## EXTRACTED TEXT
>> start

# Axe handle material



## TheWoodenOyster (Feb 6, 2013)

I am calling upon all you guys who have any lumberjAck experience or have used axes a lot in the past. I am making an axe handle for my dad and was wondering what kind of wood to use. I figure ash and hickory are the two obvious answers, and was wondering what y'all's opinions were on each of them, or if there is some secret about using a different hardwood.

Thanks in advance for the input.


----------



## Charlie5791 (Feb 21, 2012)

If you have a choice, get Ash. Hickory handles are more prone to shattering. Either is a good choice, but I prefer ash if possible. Straight grain, not a lot of color variation, no knots. And I never varnish an axe handle… or shovel or hatchet or any wood handled tool (varnished or laquered handles will raise a blister a lot faster than a bare wood handle that's been oiled). Just get it clean and smooth with about a 180 grit, and then rub it with boiled linseed oil. Don't bother with a rag. Just use your hand with a rubber glove. Putting it on a rag leaves a lot in the rag . 3 or 4 coats on a new handle, about 15 minutes to half an hour apart and then let it be. Don't forget to do the top of the handle. Some folks cut the top off flush with the axe head. I leave it stick out a little. It's fine.

>> end

## WRITTEN TASK
In the axe handle thread, what does Charlie5791 rub onto a handle after sanding it smooth?

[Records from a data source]
>> start

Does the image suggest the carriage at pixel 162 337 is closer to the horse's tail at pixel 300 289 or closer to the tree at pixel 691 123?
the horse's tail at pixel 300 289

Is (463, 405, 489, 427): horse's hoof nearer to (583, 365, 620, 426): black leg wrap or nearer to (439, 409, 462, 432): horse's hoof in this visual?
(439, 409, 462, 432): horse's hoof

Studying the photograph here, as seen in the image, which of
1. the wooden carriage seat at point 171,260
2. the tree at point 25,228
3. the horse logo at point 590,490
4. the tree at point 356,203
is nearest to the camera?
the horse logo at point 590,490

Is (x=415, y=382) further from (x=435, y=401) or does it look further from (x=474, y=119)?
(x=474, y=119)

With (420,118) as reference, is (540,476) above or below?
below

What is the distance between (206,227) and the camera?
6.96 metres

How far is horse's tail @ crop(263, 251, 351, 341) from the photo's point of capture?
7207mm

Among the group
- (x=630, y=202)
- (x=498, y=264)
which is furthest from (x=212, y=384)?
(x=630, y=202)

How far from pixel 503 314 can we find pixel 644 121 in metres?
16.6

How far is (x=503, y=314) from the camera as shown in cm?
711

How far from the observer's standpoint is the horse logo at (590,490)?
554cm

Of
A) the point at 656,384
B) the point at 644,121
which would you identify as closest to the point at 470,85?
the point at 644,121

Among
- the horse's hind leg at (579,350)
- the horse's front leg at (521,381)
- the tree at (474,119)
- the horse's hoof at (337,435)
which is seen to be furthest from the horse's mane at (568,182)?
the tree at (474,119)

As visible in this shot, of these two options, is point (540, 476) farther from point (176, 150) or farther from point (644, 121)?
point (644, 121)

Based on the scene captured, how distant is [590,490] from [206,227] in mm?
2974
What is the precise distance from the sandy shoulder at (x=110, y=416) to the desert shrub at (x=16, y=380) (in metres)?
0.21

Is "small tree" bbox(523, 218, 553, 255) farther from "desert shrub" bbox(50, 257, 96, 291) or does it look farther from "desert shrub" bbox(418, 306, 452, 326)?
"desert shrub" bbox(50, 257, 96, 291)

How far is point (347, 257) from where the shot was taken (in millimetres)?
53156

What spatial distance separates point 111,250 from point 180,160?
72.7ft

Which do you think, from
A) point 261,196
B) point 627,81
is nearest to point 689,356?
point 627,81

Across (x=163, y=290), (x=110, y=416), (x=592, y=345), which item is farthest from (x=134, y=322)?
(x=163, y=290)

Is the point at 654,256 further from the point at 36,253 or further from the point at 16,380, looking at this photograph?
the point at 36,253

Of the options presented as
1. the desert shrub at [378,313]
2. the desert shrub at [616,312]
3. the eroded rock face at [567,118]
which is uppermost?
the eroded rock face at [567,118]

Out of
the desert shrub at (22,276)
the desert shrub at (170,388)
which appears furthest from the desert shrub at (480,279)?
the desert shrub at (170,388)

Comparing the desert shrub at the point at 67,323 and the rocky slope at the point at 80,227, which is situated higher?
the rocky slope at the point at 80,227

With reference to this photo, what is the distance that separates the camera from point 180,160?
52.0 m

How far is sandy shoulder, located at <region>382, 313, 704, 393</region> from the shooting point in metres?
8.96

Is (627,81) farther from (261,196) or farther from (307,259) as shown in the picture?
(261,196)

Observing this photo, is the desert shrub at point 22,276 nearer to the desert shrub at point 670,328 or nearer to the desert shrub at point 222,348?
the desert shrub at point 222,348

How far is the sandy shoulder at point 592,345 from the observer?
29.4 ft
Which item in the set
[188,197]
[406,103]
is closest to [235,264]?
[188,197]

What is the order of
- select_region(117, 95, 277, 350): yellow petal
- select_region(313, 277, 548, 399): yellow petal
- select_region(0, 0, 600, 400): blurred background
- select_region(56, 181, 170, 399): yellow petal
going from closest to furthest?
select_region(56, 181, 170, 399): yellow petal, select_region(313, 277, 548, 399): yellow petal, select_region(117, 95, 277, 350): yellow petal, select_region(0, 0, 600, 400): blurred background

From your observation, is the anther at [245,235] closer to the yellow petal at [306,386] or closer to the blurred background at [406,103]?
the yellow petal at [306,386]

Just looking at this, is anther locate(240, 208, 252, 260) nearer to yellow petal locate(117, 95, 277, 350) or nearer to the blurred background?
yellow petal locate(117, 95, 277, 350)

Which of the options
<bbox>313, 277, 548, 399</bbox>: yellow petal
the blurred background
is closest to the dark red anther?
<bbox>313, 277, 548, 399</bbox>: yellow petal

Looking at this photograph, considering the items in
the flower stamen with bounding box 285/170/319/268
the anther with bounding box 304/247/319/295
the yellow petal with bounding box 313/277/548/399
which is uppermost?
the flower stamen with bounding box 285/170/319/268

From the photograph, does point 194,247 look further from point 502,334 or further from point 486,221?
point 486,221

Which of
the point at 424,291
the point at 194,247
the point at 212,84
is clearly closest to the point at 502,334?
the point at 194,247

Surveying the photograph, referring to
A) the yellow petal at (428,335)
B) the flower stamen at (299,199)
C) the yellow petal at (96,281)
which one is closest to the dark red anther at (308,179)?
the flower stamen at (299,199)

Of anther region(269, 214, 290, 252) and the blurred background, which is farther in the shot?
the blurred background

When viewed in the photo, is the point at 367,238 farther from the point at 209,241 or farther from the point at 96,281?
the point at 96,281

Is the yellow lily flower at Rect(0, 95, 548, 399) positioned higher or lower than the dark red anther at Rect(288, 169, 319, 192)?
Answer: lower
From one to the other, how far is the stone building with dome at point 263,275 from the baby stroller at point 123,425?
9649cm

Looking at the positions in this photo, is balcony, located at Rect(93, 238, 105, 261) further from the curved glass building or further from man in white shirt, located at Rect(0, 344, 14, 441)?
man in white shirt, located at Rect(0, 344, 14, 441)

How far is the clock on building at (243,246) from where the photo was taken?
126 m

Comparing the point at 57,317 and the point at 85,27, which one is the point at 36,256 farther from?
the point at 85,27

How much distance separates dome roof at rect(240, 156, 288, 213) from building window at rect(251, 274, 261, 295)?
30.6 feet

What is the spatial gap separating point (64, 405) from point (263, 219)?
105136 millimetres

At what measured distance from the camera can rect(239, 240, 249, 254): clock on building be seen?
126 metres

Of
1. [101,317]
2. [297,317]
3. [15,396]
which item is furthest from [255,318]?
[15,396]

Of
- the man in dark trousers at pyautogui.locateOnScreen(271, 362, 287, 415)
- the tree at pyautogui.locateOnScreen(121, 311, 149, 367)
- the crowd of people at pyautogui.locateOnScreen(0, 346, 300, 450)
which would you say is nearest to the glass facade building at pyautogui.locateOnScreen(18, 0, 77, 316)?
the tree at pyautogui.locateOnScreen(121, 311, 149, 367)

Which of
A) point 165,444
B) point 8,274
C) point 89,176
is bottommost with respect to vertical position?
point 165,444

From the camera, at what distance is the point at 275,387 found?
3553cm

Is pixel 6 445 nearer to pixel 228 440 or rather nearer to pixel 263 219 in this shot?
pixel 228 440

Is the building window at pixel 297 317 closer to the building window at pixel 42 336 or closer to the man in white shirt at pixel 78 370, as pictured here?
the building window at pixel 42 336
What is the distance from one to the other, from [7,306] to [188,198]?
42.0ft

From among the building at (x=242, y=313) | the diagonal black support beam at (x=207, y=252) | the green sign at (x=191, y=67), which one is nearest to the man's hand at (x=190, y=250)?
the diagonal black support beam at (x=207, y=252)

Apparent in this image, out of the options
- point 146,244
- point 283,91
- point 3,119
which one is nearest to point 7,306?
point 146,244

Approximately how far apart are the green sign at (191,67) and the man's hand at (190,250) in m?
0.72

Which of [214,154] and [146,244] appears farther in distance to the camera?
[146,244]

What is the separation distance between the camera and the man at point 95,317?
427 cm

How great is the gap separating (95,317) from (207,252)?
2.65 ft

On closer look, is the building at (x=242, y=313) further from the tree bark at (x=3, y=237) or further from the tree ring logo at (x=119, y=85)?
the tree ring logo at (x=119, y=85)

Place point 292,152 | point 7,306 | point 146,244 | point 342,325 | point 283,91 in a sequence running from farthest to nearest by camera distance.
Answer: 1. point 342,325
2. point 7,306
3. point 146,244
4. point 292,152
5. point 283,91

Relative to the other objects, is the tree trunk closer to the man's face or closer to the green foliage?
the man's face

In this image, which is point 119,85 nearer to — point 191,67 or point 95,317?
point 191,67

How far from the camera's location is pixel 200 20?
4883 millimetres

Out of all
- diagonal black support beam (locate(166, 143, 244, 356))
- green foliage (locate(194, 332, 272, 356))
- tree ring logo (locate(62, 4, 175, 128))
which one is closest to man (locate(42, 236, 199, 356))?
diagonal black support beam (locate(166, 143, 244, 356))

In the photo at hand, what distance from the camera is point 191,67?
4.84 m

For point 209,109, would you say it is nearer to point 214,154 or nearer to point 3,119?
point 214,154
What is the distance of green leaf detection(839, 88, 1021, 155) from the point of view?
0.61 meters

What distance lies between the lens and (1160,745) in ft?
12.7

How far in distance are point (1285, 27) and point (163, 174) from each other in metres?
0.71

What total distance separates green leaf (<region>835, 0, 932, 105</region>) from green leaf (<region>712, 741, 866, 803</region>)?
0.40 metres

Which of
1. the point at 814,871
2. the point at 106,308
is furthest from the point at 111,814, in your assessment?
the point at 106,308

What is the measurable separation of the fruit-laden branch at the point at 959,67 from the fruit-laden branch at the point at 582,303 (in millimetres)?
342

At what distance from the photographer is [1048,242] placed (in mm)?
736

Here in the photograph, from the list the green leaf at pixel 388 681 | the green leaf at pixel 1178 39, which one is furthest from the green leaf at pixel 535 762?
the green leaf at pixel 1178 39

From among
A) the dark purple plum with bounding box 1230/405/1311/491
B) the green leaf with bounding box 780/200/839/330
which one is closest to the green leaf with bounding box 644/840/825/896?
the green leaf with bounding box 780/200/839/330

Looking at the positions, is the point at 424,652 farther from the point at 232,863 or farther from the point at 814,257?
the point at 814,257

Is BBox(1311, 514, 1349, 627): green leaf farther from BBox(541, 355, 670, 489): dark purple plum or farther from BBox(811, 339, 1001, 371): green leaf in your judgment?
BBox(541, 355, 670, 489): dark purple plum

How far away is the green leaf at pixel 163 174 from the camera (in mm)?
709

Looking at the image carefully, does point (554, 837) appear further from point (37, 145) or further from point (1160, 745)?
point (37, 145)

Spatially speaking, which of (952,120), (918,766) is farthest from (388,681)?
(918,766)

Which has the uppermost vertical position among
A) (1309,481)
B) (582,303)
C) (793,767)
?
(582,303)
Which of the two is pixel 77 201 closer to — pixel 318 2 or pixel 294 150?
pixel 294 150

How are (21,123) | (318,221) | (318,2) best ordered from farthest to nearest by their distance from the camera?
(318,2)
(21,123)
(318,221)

>> end

## EXPECTED ANSWER
Boiled linseed oil.